From the line containing "family: Hyaenidae" down to the line containing "Q: Label granularity?" in the records below, reproduce every line exactly, ends included, and omit all others.

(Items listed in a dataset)
+-------+

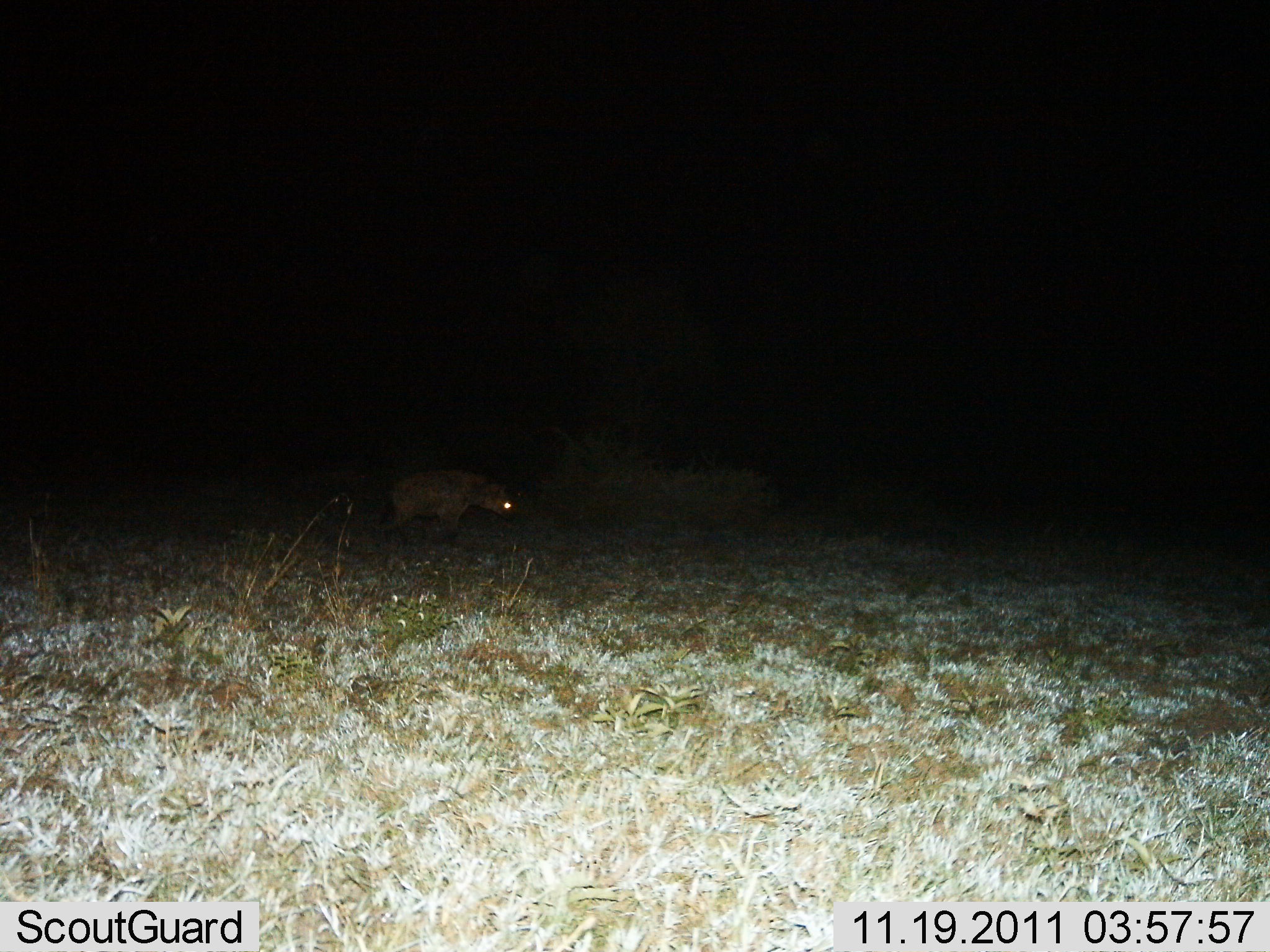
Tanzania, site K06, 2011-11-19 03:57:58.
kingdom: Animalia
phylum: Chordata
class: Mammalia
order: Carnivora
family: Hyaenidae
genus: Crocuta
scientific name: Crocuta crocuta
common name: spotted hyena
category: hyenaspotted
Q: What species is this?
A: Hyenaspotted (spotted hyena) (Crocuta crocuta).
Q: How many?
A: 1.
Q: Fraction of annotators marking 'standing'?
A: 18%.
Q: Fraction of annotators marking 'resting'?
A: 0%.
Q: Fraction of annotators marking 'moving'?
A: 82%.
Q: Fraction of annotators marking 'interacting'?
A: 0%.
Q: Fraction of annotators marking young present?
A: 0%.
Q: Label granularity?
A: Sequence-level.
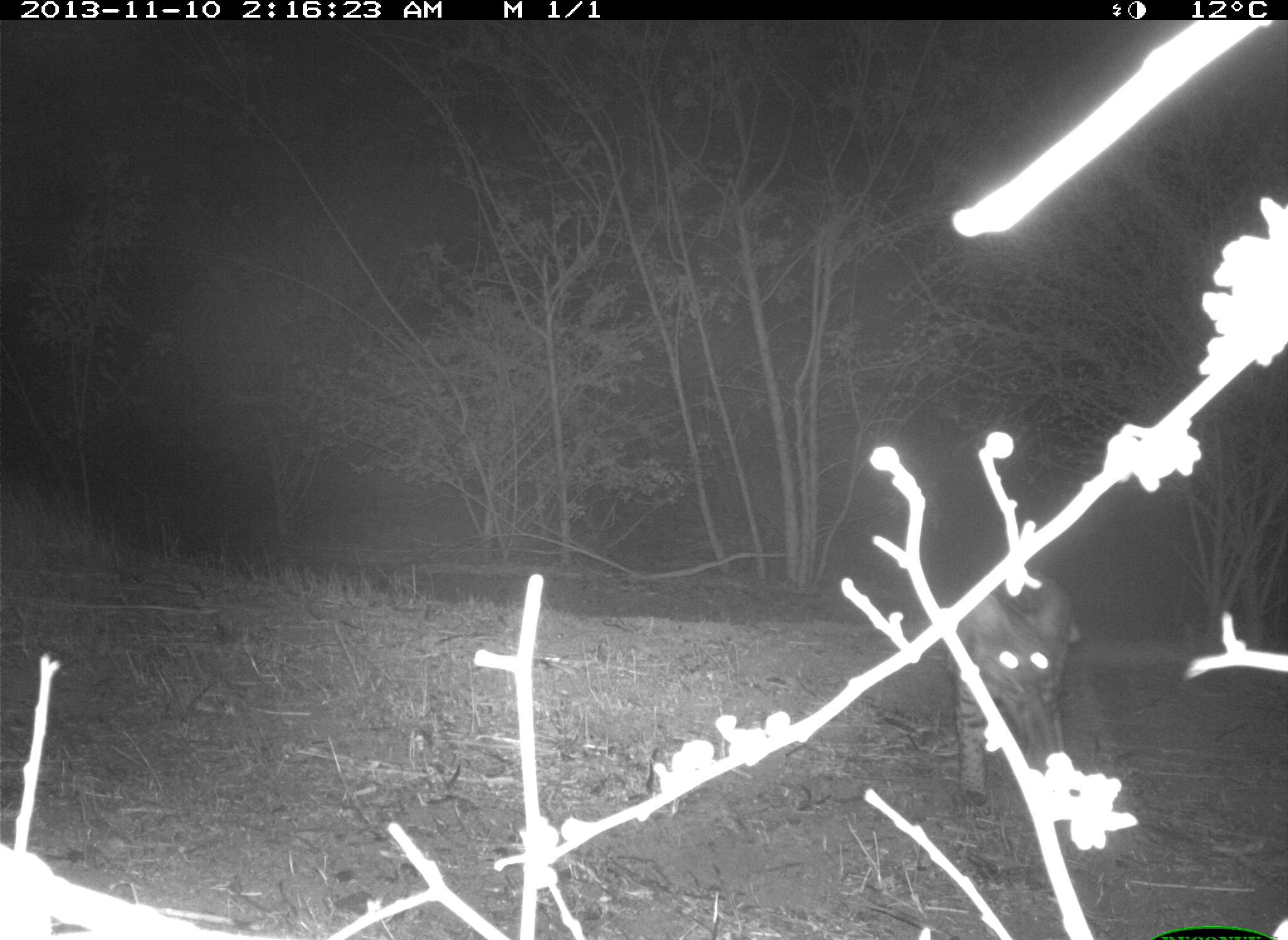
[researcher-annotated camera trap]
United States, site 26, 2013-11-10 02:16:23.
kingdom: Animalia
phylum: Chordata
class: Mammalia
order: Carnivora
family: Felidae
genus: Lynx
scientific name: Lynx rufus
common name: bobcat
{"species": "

+-------+

■ Answer to this task ■
family: Hyaenidae
genus: Crocuta
scientific name: Crocuta crocuta
common name: spotted hyena
category: hyenaspotted
Q: What species is this?
A: Hyenaspotted (spotted hyena) (Crocuta crocuta).
Q: How many?
A: 1.
Q: Fraction of annotators marking 'standing'?
A: 18%.
Q: Fraction of annotators marking 'resting'?
A: 0%.
Q: Fraction of annotators marking 'moving'?
A: 82%.
Q: Fraction of annotators marking 'interacting'?
A: 0%.
Q: Fraction of annotators marking young present?
A: 0%.
Q: Label granularity?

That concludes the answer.